A character vector of paths to the dataset files.

schema

The schema for the dataset. If NULL, the schema will be inferred from the dataset files.

hive_style

A logical value indicating whether to the dataset uses Hive-style partitioning.

unify_schemas

A logical value indicating whether to unify the schemas of the dataset files (union_by_name). If TRUE, will execute a UNION by column name across all files (NOTE: this can add considerably to the initial execution time)

format

The format of the dataset files. One of "parquet", "csv", "tsv", or "sf" (spatial vector files supported by the sf package / GDAL). if no argument is provided, the function will try to guess the type based on minimal heuristics.

conn

A connection to a database.

tblname

The name of the table to create in the database.

mode

The mode to create the table in. One of "VIEW" or "TABLE". Creating a VIEW, the default, will execute more quickly because it does not create a local copy of the dataset. TABLE will create a local copy in duckdb's native format, downloading the full dataset if necessary. When using TABLE mode with large data, please be sure to use a conn connections with disk-based storage, e.g. by calling cached_connection(), e.g. cached_connection("storage_path"), otherwise the full data must fit into RAM. Using TABLE assumes familiarity with R's DBI-based interface.

filename

A logical value indicating whether to include the filename in the table name.

recursive

should we assume recursive path? default TRUE. Set to FALSE if trying to open a single, un-partitioned file.

...

optional additional arguments passed to duckdb_s3_config(). Note these apply after those set by the URI notation and thus may be used to override or provide settings not supported in that format.

Value

A lazy dplyr::tbl object representing the opened dataset backed by a duckdb SQL connection. Most dplyr (and some tidyr) verbs can be used directly on this object, as they can be translated into SQL commands automatically via dbplyr.
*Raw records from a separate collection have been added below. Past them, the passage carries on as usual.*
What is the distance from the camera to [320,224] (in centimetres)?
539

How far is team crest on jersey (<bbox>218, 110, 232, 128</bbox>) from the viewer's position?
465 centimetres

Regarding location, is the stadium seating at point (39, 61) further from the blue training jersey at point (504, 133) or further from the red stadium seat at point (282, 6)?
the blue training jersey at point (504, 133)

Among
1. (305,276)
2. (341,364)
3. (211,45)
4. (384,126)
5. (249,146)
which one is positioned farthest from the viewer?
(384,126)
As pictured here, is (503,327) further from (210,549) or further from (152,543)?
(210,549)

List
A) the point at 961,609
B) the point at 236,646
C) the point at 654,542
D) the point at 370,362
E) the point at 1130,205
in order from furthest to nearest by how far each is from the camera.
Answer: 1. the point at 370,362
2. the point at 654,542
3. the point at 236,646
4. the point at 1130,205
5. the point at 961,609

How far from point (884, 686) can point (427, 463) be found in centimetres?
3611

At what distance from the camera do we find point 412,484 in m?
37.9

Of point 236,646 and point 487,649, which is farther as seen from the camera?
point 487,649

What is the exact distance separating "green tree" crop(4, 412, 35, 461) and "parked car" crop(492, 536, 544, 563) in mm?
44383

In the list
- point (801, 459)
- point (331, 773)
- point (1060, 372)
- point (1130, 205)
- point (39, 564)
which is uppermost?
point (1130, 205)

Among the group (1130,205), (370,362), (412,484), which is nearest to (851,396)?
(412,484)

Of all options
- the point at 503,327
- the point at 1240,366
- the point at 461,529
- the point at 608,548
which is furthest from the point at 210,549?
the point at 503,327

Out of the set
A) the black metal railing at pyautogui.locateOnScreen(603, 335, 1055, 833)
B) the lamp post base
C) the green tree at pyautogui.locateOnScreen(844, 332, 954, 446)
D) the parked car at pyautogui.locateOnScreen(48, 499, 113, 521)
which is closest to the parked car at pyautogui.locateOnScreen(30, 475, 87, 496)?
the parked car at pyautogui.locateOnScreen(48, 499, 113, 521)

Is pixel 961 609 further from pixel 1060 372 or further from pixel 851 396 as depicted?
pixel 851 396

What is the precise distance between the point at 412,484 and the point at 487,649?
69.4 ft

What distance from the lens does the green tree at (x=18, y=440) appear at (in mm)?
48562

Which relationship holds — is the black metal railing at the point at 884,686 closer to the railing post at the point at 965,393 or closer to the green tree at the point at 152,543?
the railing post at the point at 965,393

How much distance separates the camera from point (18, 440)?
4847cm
Generic R commands require using dplyr::collect() on the table, which forces evaluation and reading the resulting data into memory.

Examples

if (FALSE) { # interactive()
# A remote, hive-partitioned Parquet dataset
base <- paste0("https://github.com/duckdb/duckdb/raw/main/",
             "data/parquet-testing/hive-partitioning/union_by_name/")
f1 <- paste0(base, "x=1/f1.parquet")
f2 <- paste0(base, "x=1/f2.parquet")
f3 <- paste0(base, "x=2/f2.parquet")

open_dataset(c(f1,f2,f3), unify_schemas = TRUE)

# Access an S3 database specifying an independently-hosted (MINIO) endpoint
efi <- open_dataset("s3://neon4cast-scores/parquet/aquatics",
                    s3_access_key_id="",
                    s3_endpoint="data.ecoforecast.org")
}